◆ Série de consignes
1/ Répondez aux questions suivantes à partir du texte consacré à Michaël Gillon.
(a) De quelle distinction Michaël Gillon a-t-il été le lauréat principal mardi soir ?
(b) Autour de quelle étoile le système de sept planètes a-t-il été détecté ?
(c) Quelle fonction Didier Moreau occupe-t-il ?
2/ Dans le passage du texte consacré à Michaël Gillon compris entre « Le découvreur d’exoplanètes » et « leaders de l’année. », bornes incluses, remplacez « élève modèle » par « élève exemplaire », puis recopiez le passage ainsi modifié.
3/ Rédigez la suite du texte consacré à Michaël Gillon en partant de sa dernière phrase.

::: Extrait du texte :::

Michaël Gillon: “Je veux contribuer à intéresser les jeunes aux sciences”
Le découvreur d’exoplanètes n’a pas toujours été un élève modèle. Mais il a toujours été passionné. Désormais mondialement connu, Michaël Gillon multiplie les interventions pour partager sa passion. Une bonne chose pour un pays qui manque de scientifiques. Mardi soir, il a en prime été le lauréat principal des Lobby Awards 2017 qui récompensent les leaders de l’année.
Toute cette histoire serait partie du film E.T. Cette première sortie familiale a marqué le petit Michaël Gillon. Depuis lors, il a toujours eu dans un coin de la tête l’ambition de vérifier si la vie, ou à tout le moins des formes de vie, ne se développaient pas sur une autre planète que la Terre. Il vient peut-être d’y parvenir, plus de 30 ans plus tard, en détectant un système de sept planètes, dont trois pourraient disposer d’eau liquide, autour de l’étoile naine ultrafroide Trappist-1. La nouvelle, publiée dans la célèbre revue scientifique Nature, a été annoncée en février dernier depuis le quartier général de la Nasa, avec laquelle collabore l’équipe de Michaël Gillon. Depuis, l’astrophysicien liégeois reçoit chaque semaine plusieurs demandes d’interviews ou de conférence, venant du monde entier. Du Monde au New York Times, les titres les plus prestigieux lui ont consacré des articles élogieux. ” J’avais commencé une revue de presse, j’ai dû arrêter car cela devenait impossible de suivre “, sourit Didier Moreau, responsable des relations presse de l’Université de Liège.

::: Extrait des données :::

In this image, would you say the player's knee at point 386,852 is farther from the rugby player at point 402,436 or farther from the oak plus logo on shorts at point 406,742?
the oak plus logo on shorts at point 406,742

:::

◆ Les réponses
1/
(a) Des Lobby Awards 2017.
(b) Autour de l'étoile naine ultrafroide Trappist-1.
(c) Il est responsable des relations presse de l'Université de Liège.

2/
Le découvreur d’exoplanètes n’a pas toujours été un élève exemplaire. Mais il a toujours été passionné. Désormais mondialement connu, Michaël Gillon multiplie les interventions pour partager sa passion. Une bonne chose pour un pays qui manque de scientifiques. Mardi soir, il a en prime été le lauréat principal des Lobby Awards 2017 qui récompensent les leaders de l’année.

3/
Mon parcours montre qu’il y a moyen de réussir à faire ce que l’on veut malgré un cheminement, disons, un peu tortueux. ” Michaël Gillon
Ce conte de fées aurait bien pu s’arrêter net à l’adolescence. Michaël Gillon a en effet quitté l’école à 17 ans pour s’engager dans l’armée. Il recherche l’aventure, le sport, le terrain. Il restera sept ans sous les drapeaux et servira notamment comme casque bleu en ex-Yougoslavie. Des tracas physiques l’ont contraint à abandonner le terrain et à utiliser son cerveau plus que ses muscles. Et c’est ainsi que Michaël Gillon a entamé, à 24 ans, des études de biochimie et de physique. La suite est désormais connue.
” J’aime partager les aspects fun des sciences ”
” Mon parcours montre qu’il y a moyen de réussir à faire ce que l’on veut malgré un cheminement, disons, un peu tortueux, sourit Michaël Gillon, 43 ans. Je partage volontiers cela avec les jeunes, parfois un peu perdus avec la pression sociale et familiale qui peut entourer des choix de carrière. Je transmets aussi le message à ceux qui gèrent le système éducatif : il faut pouvoir accorder un peu de flexibilité aux jeunes pour trouver leur voie professionnelle. ” Le désormais célèbre astrophysicien ne cache pas que, durant ses études secondaires, il trouvait l’enseignement des mathématiques très formel et ” peut-être un peu rébarbatif “. ” Ma notoriété me donne aujourd’hui la responsabilité d’essayer d’intéresser les jeunes aux sciences, de leur ouvrir l’esprit, poursuit-il. Je partage avec eux des aspects plus fun et positifs des sciences. Découvrir des étoiles et des planètes inconnues, c’est quand même fascinant, non ? ”
Tellement fascinant que les écoles se bousculent pour accueillir Michaël Gillon et ses collègues et que les conférences publiques font le plein en quelques heures. L’intéressé s’exécute de bonne grâce, conscient de l’impact que peut avoir sa reconnaissance internationale sur l’apprentissage des sciences dans notre pays. ” Je m’attendais à ce que l’annonce de notre découverte, le 22 février, suscite l’intérêt de la communauté scientifique, concède-t-il. Mais nous avons été surpris, et la Nasa aussi, par la vague d’intérêt médiatique. Depuis lors, je suis pris dans cette vague. Partager mon enthousiasme et expliquer mon travail de chercheur, ça me plaît. Mais au bout d’un moment, j’ai aussi envie de retrouver mes travaux. ”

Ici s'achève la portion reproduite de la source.